Three elms in a row are seen wrenched out of the ground. These trees may be on the avenue from the Circle into Penpole Wood, and the dark conifer in the distance may be either the Cedar tree at the east end, or the Wellingtonia at the west; both trees would have been young at this time.  

Newspapers at the time describe the winds as arriving before dawn, sudden and ferocious, there’s even the suggestion that it was a tornado, considering the relatively localised trail of damage from Lamplighter’s, through Shirehampton, and into Kings Weston park it’s certainly a possibility. Reports suggest that in just seven minutes upwards of 300 trees brought down. They describe 20-30 trees lying on top of each other and thrown down some northwards but also eastwards. The lawns of the house were scattered with branches and timber and the whole scene became an unlikely public attraction the following day.  Particular attention was made of the loss of many great old elms that lined Penpole Lane: it’s these trees that are shown in the recently discovered photos.      

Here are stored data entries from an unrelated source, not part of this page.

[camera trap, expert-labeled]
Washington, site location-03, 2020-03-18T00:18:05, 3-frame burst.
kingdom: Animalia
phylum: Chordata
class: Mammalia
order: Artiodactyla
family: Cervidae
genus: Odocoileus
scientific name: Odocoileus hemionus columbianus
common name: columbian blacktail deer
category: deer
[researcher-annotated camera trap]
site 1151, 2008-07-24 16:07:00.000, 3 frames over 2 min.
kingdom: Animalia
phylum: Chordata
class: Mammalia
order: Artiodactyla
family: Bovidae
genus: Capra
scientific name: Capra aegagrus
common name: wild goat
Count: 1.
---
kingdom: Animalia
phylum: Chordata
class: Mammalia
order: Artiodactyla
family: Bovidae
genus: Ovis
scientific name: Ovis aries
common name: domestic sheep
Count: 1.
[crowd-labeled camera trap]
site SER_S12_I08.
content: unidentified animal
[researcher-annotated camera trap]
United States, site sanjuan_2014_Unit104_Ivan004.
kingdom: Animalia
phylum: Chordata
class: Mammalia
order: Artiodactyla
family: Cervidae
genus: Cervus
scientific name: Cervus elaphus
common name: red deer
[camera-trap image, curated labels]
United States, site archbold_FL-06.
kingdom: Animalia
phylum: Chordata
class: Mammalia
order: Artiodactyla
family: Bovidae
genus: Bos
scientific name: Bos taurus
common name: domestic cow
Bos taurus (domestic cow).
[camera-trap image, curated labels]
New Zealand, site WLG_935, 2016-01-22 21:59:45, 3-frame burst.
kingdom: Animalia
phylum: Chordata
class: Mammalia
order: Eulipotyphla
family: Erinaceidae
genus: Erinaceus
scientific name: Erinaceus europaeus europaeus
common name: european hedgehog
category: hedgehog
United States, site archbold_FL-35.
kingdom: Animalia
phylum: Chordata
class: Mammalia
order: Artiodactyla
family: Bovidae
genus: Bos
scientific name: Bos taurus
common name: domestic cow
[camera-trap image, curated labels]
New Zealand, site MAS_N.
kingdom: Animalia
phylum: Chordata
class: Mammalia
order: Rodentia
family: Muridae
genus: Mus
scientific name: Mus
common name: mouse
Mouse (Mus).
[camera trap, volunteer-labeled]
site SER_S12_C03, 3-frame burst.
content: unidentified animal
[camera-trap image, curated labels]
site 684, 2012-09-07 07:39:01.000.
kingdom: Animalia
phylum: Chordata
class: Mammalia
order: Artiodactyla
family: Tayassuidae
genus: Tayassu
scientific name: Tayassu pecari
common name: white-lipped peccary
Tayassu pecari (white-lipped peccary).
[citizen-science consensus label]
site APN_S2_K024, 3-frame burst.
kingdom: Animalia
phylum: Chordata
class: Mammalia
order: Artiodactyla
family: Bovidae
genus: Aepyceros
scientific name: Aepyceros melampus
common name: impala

Philip William Skinner Miles, then owner of the estate, must have been faced with a huge challenge in cleaning up, and he appears to have quickly set to replanting many of the lost trees with new. A slightly later photo of Penpole Lane, from the 1860s, shows the replacement trees protected by paling fences and are already becoming well established. Opposite Penpole Lodge in this view can be seen one of the elms that survived the carnage, the branches of which are sufficiently distinctive to be recognised in the background of one of the storm photographs seen from the other side; a helpful landmark in locating the photographer’s position in 1859.

the scene on Penpole lane in around 1867, looking towards Penpole Lodge. Young trees replacing those fallen stand guarded by fences. 

Thankfully, for the modern visitor, Skinner Miles chose lime trees instead of elm, or the estate would again have lost them all from Dutch Elm disease in the 1970s and 80s. Many of these lime trees can still be seen lining Penpole Lane and the avenue into Penpole Wood from the Circle.

One of the news reports detailing the course of the storm and its impact.